■ **Travail demandé**
[1] Dans l'extrait de jurisprudence, à quel montant le centre hospitalier a-t-il limité la valeur vénale de l'immeuble ?
[2] Citez tous les éléments que l'extrait de jurisprudence indique comme devant aussi être remis en état, en plus de l'appartement de Mme Y, pour en permettre à nouveau l'usage.
[3] Poursuivez la rédaction de l'extrait de jurisprudence à partir de sa dernière phrase.
#### Document source
La nécessité d’effectuer des travaux dont le coût excède la valeur de la chose
Quand bien même la destruction matérielle totale de la chose louée n’est que partielle et que l’impossibilité
d’en faire usage n’est pas définitive, la jurisprudence admet de manière constante que la nécessite d’effectuer des travaux dont le coût excède la valeur de la chose peut être assimilée à une destruction totale au sens de
l’article 1722 du code civil.
La notion de destruction n’est plus ici matérielle mais économique.
La jurisprudence classique reconnaît une méthode de calcul par comparaison entre la valeur vénale de
l’immeuble et le coût des travaux, mais admet également, plus récemment, une comparaison de la valeur locative annuelle de l’immeuble avec le coût des travaux de réparation nécessaires.
En l’espèce, il n’est pas probant de comparer la valeur locative annuelle de l’appartement de Mme Y avec le coût des réparations nécessaires à sa remise en état d’une part parce que l’expert n’a pas individualisé la part que représenterait le coût de ces travaux dans l’évaluation globale qu’il a estimée à plus de 5 millions
d’euros et, d’autre part et surtout, parce qu’il ne suffit pas pour que l’appartement de Mme Y soit remis en état de comptabiliser les seuls travaux strictement réservés à l’appartement, situé au deuxième étage avec également des dépendances aux quatrième et cinquième étages, sous les toits, puisqu’en effet il sera également nécessaire de remettre en état les parties communes, le toit entièrement détruit et la charpente indispensables pour permettre à nouveau l’usage de l’appartement.
Selon la deuxième méthode, il convient de comparer la valeur vénale de l’immeuble appréciée dans sa globalité avec le coût des travaux nécessaires.
Le centre hospitalier a limité la valeur vénale au montant du prix de vente de l’immeuble en l’état, soit la somme de 450.000 euros pour la comparer au coût total des travaux et en déduire un écart tel qu’il caractérise la perte économique de l’immeuble.
Cependant, alors que le premier juge en faisait déjà le constat, le centre hospitalier ne communique toujours pas à hauteur d’appel le montant des indemnités d’assurance perçues ou restant à percevoir à raison du sinistre.
########
#### Informations
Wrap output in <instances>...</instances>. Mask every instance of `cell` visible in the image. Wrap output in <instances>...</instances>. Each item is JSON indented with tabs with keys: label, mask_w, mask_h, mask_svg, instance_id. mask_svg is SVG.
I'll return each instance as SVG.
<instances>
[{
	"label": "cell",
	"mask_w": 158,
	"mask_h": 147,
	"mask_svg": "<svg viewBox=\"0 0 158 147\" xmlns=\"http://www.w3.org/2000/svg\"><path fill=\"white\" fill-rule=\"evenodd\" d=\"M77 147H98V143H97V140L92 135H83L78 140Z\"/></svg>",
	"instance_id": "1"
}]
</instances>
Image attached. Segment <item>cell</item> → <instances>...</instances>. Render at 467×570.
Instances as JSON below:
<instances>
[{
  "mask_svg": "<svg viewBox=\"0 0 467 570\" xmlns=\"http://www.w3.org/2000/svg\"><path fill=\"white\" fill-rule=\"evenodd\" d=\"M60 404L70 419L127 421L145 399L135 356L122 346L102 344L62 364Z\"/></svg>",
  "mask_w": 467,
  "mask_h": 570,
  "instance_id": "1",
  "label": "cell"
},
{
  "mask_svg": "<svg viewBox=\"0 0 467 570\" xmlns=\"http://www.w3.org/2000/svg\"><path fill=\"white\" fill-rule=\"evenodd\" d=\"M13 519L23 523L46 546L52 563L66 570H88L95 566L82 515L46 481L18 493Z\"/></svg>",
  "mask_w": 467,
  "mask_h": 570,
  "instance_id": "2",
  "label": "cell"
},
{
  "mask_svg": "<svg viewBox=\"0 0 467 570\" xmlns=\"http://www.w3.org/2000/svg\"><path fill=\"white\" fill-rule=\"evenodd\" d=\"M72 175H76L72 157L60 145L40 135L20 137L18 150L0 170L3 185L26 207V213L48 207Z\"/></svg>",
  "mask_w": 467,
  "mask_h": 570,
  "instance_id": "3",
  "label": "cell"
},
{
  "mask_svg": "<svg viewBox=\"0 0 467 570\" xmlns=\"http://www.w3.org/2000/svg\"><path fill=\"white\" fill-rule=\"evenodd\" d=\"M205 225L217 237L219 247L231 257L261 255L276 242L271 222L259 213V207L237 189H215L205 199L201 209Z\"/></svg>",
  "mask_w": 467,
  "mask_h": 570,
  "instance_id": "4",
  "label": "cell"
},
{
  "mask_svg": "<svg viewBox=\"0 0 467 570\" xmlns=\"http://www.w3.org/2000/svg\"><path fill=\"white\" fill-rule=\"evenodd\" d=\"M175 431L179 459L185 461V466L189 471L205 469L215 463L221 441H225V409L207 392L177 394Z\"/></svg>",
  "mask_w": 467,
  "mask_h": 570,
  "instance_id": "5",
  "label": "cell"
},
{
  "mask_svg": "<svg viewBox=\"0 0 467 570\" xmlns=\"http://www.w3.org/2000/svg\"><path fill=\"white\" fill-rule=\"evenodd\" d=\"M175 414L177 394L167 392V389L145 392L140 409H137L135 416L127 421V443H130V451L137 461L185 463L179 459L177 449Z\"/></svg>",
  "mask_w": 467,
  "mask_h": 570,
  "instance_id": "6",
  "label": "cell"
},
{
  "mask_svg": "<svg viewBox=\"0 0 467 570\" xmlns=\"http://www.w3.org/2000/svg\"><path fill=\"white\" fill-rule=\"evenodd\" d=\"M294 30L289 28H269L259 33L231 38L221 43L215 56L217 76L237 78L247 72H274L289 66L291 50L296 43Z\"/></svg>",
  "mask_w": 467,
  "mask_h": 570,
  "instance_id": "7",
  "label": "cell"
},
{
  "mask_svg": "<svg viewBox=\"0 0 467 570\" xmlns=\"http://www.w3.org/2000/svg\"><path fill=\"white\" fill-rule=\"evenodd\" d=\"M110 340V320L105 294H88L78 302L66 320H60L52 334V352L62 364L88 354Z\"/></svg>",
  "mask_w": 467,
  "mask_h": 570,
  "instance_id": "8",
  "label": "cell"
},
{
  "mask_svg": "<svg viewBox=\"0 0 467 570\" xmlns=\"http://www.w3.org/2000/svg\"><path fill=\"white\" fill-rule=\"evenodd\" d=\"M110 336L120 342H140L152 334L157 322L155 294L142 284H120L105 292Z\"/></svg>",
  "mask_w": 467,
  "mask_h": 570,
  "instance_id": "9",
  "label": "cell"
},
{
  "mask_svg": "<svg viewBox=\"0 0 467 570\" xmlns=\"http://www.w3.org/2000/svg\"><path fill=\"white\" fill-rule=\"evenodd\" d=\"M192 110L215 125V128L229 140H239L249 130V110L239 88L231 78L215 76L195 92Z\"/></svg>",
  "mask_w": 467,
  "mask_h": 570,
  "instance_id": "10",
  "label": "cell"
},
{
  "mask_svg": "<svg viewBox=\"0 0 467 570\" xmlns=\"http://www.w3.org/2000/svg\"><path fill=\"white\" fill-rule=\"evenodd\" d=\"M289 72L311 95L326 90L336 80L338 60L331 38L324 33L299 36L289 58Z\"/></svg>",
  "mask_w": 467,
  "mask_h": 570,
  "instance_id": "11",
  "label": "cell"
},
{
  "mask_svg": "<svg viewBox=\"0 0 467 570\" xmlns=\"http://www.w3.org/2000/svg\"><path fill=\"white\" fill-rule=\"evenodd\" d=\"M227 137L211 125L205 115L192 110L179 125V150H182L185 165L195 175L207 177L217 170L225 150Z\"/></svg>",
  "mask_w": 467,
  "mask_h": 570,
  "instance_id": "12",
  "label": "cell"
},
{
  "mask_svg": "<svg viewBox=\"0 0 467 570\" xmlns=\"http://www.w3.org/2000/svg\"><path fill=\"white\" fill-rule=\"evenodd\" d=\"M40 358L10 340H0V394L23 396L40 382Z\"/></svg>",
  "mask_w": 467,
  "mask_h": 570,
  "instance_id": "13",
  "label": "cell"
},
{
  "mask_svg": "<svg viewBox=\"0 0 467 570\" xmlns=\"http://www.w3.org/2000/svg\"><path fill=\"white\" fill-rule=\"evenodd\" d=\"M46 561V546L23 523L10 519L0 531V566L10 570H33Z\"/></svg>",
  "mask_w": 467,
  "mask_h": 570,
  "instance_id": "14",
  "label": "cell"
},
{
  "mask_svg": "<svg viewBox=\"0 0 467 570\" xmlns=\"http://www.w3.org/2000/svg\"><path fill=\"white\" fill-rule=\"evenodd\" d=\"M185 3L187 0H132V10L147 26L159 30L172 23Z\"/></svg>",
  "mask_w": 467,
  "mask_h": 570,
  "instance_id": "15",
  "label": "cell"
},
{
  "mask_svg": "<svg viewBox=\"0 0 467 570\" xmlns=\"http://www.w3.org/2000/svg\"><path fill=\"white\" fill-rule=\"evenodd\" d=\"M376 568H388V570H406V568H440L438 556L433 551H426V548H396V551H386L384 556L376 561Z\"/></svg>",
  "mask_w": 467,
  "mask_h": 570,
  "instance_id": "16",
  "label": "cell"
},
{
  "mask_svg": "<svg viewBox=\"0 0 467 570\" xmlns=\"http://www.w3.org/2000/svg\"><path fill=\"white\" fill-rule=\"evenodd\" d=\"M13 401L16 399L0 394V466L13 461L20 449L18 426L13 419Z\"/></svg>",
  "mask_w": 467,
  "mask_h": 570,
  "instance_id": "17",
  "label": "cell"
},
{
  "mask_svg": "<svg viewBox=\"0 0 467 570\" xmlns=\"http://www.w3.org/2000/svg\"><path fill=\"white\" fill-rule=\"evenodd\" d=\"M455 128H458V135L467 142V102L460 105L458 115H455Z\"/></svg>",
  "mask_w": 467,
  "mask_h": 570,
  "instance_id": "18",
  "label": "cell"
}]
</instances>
########
■ **Réponses rédigées**
[1] À la somme de 450.000 euros, soit le prix de vente de l'immeuble en l'état.

[2]
- les parties communes
- le toit entièrement détruit
- la charpente

[3]
Si il est justifié de soutenir que l’assuré indemnisé n’est pas tenu d’affecter l’indemnité d’assurance à la reconstruction de l’immeuble, il n’en demeure pas moins que l’appréciation de la perte économique suppose nécessairement que l’indemnité d’assurance soit comptabilisée et additionnée à la valeur vénale.
Le centre hospitalier se garde bien de fournir toute information sur ce point et c’est à juste titre que le premier juge a constaté que cette carence ne permettait pas d’apprécier concrètement l’ampleur du déséquilibre économique et la réelle perte économique et financière totale subie par la bailleresse.
En conséquence, la décision sera confirmée en ce qu’elle en a déduit que la demande tendant à constater la résiliation de plein droit du bail devait être rejetée.
*****
Les autres dispositions du jugement entrepris compris dans la saisine limitée de la cour seront également confirmés.
Succombant en son appel, le centre hospitalier Z A en supporteront les dépens et devra, en outre, payer à Mme Y la somme de 3.000 euros par application, en cause d’appel, des dispositions de l’article
700 du code de procédure civile.
PAR CES MOTIFS
La Cour, statuant dans les limites de sa saisine,
Confirme le jugement entrepris,
Y ajoutant :
Condamne le Centre Hospitalier Z A aux dépens de l’instance d’appel ainsi qu’à payer à
Mme B-C Y la somme de 3.000 euros par application, en cause d’appel, des dispositions de l’article 700 du code de procédure civile.
L’arrêt a été signé par M. WAGUETTE, Président de Chambre, et par Mme MAGIS, Greffier auquel la minute de la décision a été remise par le magistrat signataire.